Ich habe ja meine Impressum/Datenschutz-Seite auch erst vor zwei Tagen angepasst, wobei ich natürlich meinen unheimlich lustigen und lockeren Duktus beibehalten hab, den ich dort bislang auch schon gepflegt hatte. Damit erfülle ich die Anforderungen der DSGVO in Hinsicht auf “verständliche Sprache” selbstredend viel besser, als die gutgemeinten Muster-Datenschutzerklärungen, die es jetzt im Netz so gibt und in denen aber noch viel herumgeschwurbelt wird a la “unser Unternehmen ist selbstverständlich bemüht, Ihnen ein ganz tolles datenschutzkonformes Benutzererlebnis beim Besuch unserer Special-Interest-‘Perverse’-Sexpraktiken-sind-total-ok-Website” zu liefern. 🙂

Muster-Datenschutzerklärungen “einfach so” unverändert zu übernehmen, zeugt vielleicht von gutem Willen, ist aber andererseits Wasser auf die Mühlen von Abmahnanwälten. Denn deren schon immer ziemlich “gefickt eingeschädelte”/völlig absurde Argumentationsfigur ist ja: Der Datenschutz-Delinquent hat den (auch finanziellen…) Aufwand gescheut, einen datenschutzkonformen Webauftritt zu generieren – und sich damit einen wettbewerbsrechtlichen Vorteil gegenüber unseren ach so gesetzestreuen Auftraggebern verschafft. Ich schätze mal, dass es wahrscheinlich schon ein paar Anwalts-Arschlöcher geben wird, die auf diese Weise versuchen werden, etwas Kohle abzuzocken.

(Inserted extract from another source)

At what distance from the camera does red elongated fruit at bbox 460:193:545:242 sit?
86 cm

Das Abmahn-Business beruhte ja immer schon zu einem Gutteil auf Bluff – auf jeden Fall liefert die DSGVO keinerlei neue Aspekte für wettbewerbsrechtliche Ansprüche oder Abmahnungen – rein datenschutzrechtliche Verstöße dürfen nur Behörden oder zugelassene Verbände bemängeln. Wer also tatsächlich in nächster Zeit ein entsprechendes Schreiben oder eine entsprechende Mail von einem Anwalt erhält, sollte relativ gelassen bleiben und sich erst mal informieren – mit allergrößter Wahrscheinlichkeit ist die Abmahnung missbräuchlich, das behauptete Wettbewerbsverhältnis und der angeblich erzielte Wettbewerbsvorteil gar nicht existent. Einfach nicht reagieren ist leider wie immer aufgrund der juristischen Automatismen auch keine gute Idee.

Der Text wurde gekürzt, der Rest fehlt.